Rendons-lui les tourments qu'elle me fait souffrir,
Qu'elle le perde, ou bien qu'il la fasse périr.
CLÉONE : Vous pensez que des yeux toujours ouverts aux larmes,
Se plaisent à troubler le pouvoir de vos charmes ?
Et qu'un coeur accablé de tant de déplaisirs,
De son persécuteur ait brigué les soupirs !
Voyez si sa douleur en paraît soulagée.
Pourquoi donc les chagrins où son âme est plongée ?
Contre un amant qui plaît pourquoi tant de fierté ?
HERMIONE : Hélas ! Pour mon malheur je l'ai trop écouté.
Je n'ai point du silence affecté le mystère.
Je croyais sans péril pouvoir être sincère.
Et sans armer mes yeux d'un moment de rigueur,
Je n'ai pour lui parler, consulté que mon coeur.
Et qui ne se serait comme moi déclarée,
Sur la foi d'une amour si saintement jurée ?
Me voyait-il de l'oeil qu'il me voit aujourd'hui ?
Tu t'en souviens encor, tout conspirait pour lui.
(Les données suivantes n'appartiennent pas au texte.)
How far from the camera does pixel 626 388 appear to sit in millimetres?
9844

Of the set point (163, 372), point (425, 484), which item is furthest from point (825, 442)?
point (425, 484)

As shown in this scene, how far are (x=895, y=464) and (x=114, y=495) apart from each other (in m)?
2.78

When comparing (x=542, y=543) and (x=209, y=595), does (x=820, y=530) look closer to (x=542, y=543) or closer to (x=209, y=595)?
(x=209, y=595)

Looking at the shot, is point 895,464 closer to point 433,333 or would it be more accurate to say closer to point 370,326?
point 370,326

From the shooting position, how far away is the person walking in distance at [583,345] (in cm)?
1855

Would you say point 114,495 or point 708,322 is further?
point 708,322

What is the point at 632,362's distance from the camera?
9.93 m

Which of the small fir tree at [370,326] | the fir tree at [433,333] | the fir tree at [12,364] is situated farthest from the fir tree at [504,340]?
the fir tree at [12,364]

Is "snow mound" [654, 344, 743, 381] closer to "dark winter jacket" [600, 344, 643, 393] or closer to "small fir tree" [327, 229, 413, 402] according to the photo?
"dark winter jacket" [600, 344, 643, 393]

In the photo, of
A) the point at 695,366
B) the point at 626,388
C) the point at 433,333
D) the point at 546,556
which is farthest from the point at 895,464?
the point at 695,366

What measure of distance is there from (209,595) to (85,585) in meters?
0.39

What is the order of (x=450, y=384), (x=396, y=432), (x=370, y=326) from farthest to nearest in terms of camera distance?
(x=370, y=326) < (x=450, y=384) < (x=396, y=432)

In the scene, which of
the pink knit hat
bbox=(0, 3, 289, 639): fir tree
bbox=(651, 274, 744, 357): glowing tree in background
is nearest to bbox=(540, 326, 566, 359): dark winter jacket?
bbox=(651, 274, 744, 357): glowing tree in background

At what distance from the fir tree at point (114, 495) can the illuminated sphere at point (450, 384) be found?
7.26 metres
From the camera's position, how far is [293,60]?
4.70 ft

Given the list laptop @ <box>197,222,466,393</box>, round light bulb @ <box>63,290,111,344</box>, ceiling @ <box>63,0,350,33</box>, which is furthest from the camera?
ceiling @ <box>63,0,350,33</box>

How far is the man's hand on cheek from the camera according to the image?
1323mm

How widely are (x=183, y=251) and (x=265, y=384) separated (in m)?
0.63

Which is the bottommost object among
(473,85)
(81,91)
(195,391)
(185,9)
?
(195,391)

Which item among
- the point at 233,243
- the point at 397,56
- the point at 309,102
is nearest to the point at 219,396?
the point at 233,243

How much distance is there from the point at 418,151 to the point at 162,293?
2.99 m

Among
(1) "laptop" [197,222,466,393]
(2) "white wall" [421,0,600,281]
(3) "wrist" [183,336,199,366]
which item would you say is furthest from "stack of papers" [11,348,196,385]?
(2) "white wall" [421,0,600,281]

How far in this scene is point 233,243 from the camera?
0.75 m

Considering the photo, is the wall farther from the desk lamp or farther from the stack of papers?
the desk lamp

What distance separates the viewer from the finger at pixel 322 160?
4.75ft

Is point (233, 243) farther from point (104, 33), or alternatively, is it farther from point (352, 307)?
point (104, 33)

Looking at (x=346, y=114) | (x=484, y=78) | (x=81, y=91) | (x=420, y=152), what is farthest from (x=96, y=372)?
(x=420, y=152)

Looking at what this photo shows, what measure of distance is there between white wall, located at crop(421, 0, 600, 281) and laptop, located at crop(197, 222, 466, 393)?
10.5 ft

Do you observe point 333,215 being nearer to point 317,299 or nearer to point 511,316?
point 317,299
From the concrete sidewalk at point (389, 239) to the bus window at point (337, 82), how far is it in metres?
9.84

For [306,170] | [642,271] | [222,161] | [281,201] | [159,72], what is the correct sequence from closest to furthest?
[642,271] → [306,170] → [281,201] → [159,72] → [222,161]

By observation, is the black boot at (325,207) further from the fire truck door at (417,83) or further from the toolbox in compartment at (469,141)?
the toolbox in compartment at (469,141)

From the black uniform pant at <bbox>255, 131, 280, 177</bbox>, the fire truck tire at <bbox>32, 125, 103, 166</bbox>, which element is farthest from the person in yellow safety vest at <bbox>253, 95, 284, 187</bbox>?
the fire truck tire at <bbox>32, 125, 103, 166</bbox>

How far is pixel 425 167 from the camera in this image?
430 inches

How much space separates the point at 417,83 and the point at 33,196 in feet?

Ma famille vengée, et les Grecs dans la joie,
Nos vaisseaux tout chargés des dépouilles de Troie,
Les exploits de son père, effacés par les siens,
Ses feux que je croyais plus ardents que les miens,
Mon coeur, toi-même enfin de sa gloire éblouie,
Avant qu'il me trahît, vous m'avez tous trahie.
Mais c'en est trop, Cléone, et quel que soit Pyrrhus,
Hermione est sensible, Oreste a des vertus.
Il sait aimer du moins, et même sans qu'on l'aime ;
Et peut-être il saura se faire aimer lui-même.
Allons. Qu'il vienne enfin.
CLÉONE : Madame, le voici.
HERMIONE : Ah ! Je ne croyais pas qu'il fût si près d'ici.